# [EXERCISE PROMPT]
Set down exactly the lines that run from the line with "From the camera's vantage" to the end of the data, and nothing else.

# [EXTRACTED ENTRIES]
►

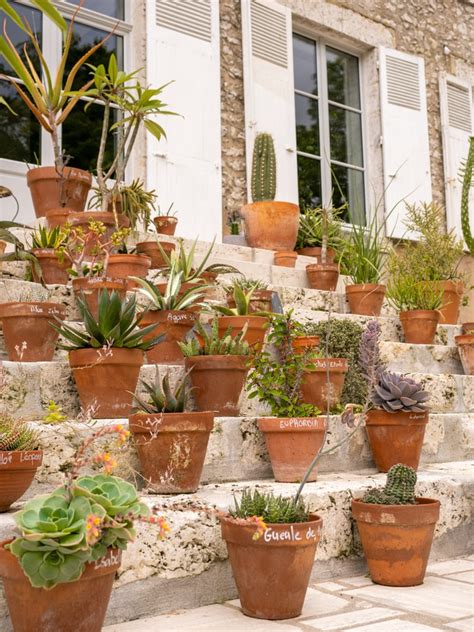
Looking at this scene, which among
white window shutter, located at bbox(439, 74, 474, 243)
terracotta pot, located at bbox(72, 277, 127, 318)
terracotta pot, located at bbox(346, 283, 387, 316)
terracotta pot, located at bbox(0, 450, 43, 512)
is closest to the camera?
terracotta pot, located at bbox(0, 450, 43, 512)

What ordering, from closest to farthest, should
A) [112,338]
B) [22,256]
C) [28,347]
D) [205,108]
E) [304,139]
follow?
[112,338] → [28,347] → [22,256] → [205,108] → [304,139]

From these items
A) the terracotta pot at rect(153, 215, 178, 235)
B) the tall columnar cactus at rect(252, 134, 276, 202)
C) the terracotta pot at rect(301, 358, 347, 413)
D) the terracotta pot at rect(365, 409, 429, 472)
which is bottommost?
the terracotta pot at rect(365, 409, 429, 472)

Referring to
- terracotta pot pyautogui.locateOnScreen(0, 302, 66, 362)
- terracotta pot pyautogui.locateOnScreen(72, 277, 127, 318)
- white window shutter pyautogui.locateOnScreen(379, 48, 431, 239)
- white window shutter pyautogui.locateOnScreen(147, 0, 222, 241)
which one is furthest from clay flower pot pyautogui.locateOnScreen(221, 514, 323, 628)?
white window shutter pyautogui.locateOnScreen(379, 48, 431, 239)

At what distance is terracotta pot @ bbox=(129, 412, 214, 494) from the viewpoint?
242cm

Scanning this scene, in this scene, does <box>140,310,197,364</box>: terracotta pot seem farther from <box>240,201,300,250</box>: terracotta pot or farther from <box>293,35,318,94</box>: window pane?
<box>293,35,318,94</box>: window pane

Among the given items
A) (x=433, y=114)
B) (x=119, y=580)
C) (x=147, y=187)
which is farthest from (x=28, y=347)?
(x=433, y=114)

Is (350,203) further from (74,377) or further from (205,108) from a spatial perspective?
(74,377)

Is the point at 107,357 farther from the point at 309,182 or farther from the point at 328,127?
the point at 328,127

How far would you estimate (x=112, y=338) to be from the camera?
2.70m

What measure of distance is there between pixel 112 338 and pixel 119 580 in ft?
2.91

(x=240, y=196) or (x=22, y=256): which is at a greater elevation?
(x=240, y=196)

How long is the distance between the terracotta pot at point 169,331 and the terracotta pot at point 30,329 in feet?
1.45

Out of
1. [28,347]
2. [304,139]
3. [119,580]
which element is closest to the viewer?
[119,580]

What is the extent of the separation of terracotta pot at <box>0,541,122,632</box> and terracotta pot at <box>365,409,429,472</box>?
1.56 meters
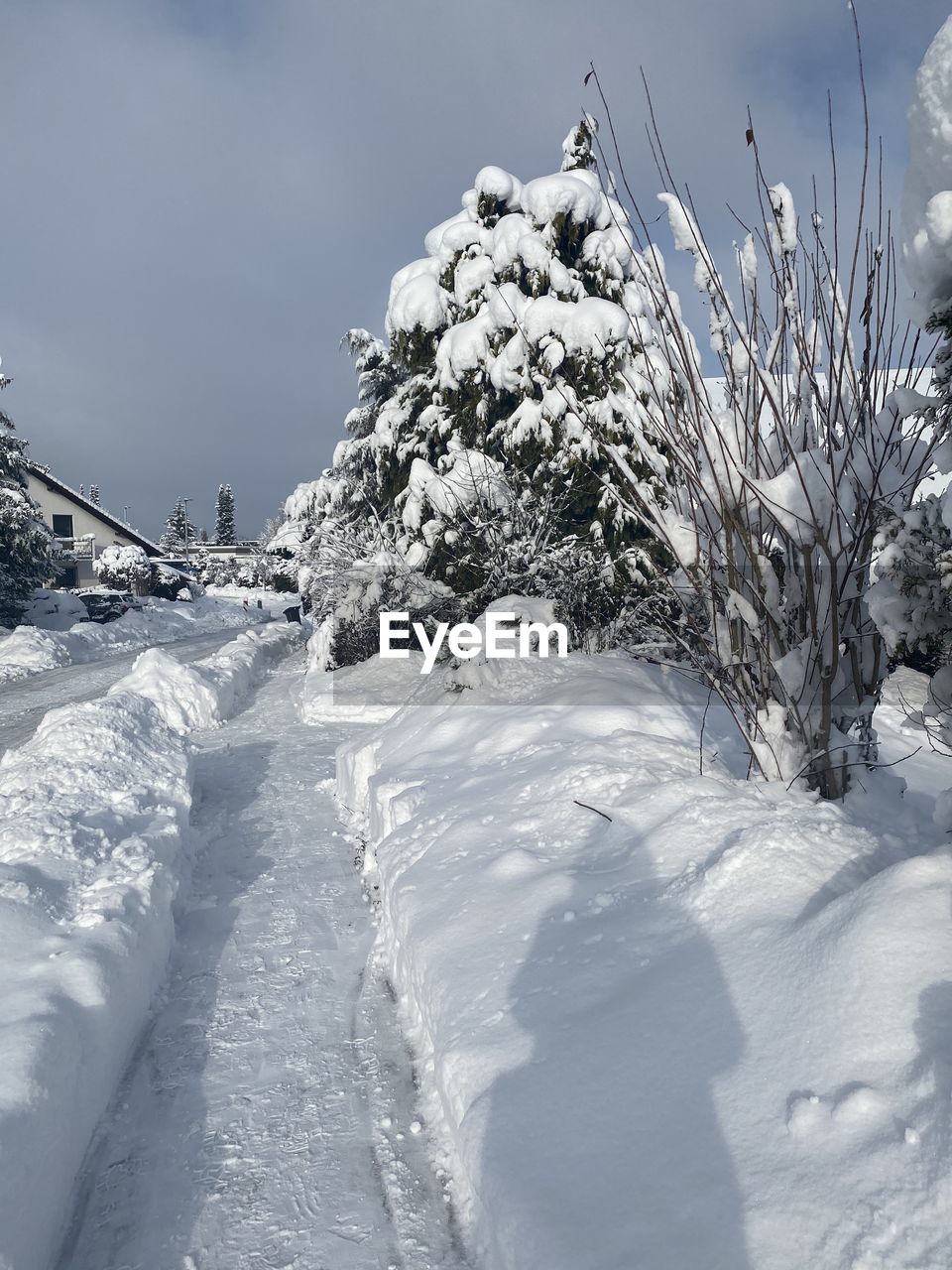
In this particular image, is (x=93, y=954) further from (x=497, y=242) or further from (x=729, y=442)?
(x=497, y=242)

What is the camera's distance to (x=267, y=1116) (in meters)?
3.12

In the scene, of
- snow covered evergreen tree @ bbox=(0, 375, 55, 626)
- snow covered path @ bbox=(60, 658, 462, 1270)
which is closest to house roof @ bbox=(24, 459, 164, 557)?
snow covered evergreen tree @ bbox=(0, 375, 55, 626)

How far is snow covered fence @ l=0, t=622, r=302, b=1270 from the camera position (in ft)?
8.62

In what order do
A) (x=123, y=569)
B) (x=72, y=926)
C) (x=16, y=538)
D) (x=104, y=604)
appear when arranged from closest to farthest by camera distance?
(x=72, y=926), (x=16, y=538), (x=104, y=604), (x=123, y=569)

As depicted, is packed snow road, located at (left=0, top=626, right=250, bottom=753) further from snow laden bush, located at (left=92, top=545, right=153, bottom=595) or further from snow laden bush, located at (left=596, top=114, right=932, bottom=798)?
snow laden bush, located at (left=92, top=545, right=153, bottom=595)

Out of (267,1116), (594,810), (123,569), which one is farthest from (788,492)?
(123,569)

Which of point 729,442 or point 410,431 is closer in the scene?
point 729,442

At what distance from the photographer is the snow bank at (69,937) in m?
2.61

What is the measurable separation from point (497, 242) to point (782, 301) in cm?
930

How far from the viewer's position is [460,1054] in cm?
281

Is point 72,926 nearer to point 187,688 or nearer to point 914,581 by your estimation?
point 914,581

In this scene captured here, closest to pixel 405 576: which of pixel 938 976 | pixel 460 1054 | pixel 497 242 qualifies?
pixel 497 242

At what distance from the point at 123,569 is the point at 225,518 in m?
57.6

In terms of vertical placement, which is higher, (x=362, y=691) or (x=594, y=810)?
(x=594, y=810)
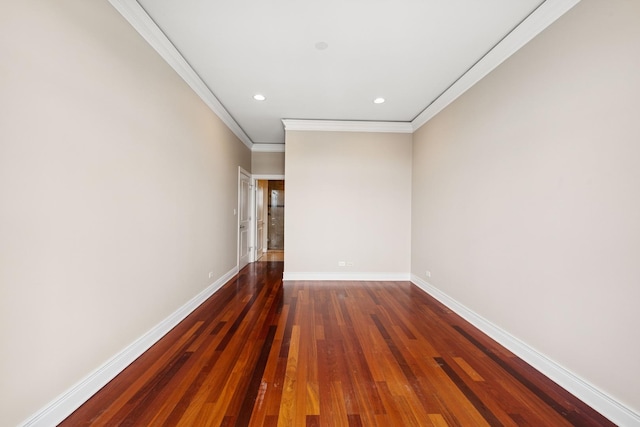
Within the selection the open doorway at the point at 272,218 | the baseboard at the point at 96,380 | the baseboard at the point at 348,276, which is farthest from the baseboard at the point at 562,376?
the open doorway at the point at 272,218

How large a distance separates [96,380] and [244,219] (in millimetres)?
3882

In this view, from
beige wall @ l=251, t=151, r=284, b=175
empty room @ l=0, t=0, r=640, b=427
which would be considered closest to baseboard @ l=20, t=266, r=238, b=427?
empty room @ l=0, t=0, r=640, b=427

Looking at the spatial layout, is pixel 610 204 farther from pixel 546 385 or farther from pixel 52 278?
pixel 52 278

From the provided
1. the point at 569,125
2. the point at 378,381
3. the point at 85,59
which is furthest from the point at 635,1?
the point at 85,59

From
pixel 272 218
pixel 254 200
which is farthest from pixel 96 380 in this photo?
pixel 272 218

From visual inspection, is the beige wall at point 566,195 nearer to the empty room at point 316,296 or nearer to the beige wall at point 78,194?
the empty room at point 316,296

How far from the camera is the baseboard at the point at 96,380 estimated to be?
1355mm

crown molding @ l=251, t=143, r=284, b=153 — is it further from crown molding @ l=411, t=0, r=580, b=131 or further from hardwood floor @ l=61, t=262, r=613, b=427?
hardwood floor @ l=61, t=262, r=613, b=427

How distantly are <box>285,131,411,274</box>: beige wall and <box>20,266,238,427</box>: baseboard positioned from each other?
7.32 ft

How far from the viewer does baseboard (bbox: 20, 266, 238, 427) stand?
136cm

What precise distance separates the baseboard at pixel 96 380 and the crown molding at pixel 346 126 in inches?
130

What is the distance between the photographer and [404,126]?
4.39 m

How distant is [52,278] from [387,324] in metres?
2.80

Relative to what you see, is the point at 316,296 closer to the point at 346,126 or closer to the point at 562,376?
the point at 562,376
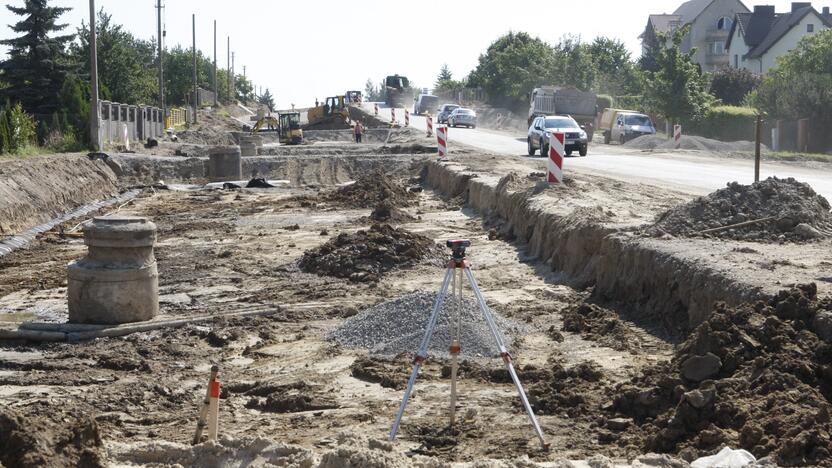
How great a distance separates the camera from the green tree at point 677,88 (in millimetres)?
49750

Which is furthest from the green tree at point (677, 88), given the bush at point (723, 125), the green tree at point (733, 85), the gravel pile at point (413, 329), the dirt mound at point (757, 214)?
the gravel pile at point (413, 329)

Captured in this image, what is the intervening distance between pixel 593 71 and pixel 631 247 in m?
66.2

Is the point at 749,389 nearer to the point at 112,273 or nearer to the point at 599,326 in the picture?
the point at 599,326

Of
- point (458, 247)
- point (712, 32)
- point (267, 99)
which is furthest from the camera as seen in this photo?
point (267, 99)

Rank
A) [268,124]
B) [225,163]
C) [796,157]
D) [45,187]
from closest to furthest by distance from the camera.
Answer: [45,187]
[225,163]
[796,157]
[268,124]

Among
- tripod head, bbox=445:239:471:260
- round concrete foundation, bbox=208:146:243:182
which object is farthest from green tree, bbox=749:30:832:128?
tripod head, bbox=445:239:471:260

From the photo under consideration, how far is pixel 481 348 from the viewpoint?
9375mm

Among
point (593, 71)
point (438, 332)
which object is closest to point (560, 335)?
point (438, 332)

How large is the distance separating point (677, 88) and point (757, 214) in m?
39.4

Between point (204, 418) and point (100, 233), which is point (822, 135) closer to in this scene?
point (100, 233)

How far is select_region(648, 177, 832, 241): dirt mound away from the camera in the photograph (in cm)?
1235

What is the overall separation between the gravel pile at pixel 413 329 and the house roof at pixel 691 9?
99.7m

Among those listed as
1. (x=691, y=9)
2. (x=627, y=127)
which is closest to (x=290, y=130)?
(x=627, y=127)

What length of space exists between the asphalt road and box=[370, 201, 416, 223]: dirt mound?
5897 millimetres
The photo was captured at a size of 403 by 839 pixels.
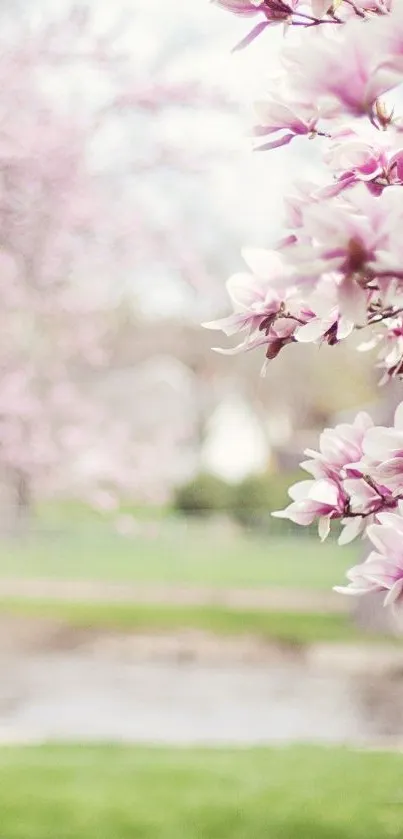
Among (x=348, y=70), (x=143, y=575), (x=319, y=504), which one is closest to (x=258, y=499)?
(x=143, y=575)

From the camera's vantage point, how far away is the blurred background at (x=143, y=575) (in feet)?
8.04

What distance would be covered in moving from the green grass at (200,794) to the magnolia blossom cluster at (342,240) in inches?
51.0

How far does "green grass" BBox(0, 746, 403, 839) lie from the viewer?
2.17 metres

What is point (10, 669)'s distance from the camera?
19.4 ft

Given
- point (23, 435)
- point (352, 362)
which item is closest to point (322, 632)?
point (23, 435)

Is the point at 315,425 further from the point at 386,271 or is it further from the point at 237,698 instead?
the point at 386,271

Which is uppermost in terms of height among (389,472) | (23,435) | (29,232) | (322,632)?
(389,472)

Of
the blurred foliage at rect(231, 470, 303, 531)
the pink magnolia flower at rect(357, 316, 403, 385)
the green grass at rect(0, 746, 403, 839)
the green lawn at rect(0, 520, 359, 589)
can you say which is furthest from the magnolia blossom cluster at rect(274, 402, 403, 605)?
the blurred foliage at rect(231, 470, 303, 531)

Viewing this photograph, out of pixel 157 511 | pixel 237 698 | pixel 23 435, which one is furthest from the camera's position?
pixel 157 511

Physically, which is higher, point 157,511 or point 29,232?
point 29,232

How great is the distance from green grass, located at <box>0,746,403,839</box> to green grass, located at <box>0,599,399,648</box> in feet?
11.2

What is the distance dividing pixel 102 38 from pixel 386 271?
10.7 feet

◄

# [FINAL RESULT]
From the camera's vantage point, how far away is the blurred background at (x=143, y=575) (in feet)?
8.04

What distance would be covered in moving from the green grass at (200,794) to the magnolia blossom cluster at (342,240) in inches?
51.0

How far does "green grass" BBox(0, 746, 403, 839) lie from the viewer?
2.17 metres

What is point (10, 669)'s distance from the camera?
19.4 ft

Given
- point (23, 435)
- point (352, 362)
which item is closest to point (322, 632)?
point (23, 435)

Is the point at 315,425 further from the point at 386,271 or is it further from the point at 237,698 instead?
the point at 386,271

Which is uppermost in terms of height among (389,472) | (23,435) | (29,232) | (322,632)?
(389,472)

Of
the blurred foliage at rect(231, 470, 303, 531)
the pink magnolia flower at rect(357, 316, 403, 385)
the green grass at rect(0, 746, 403, 839)
the green lawn at rect(0, 520, 359, 589)
can you say which is furthest from the magnolia blossom cluster at rect(274, 402, 403, 605)?
the blurred foliage at rect(231, 470, 303, 531)

Viewing this photograph, out of pixel 157 511 | pixel 237 698 | pixel 23 435, which one is furthest from the camera's position?
pixel 157 511

Physically, which is higher, point 157,511 or point 29,232?
point 29,232

How great is the distance from green grass, located at <box>0,746,403,839</box> to green grass, located at <box>0,599,399,648</box> in feet?
11.2

What is the distance dividing pixel 102 38 from pixel 386 271?
10.7 feet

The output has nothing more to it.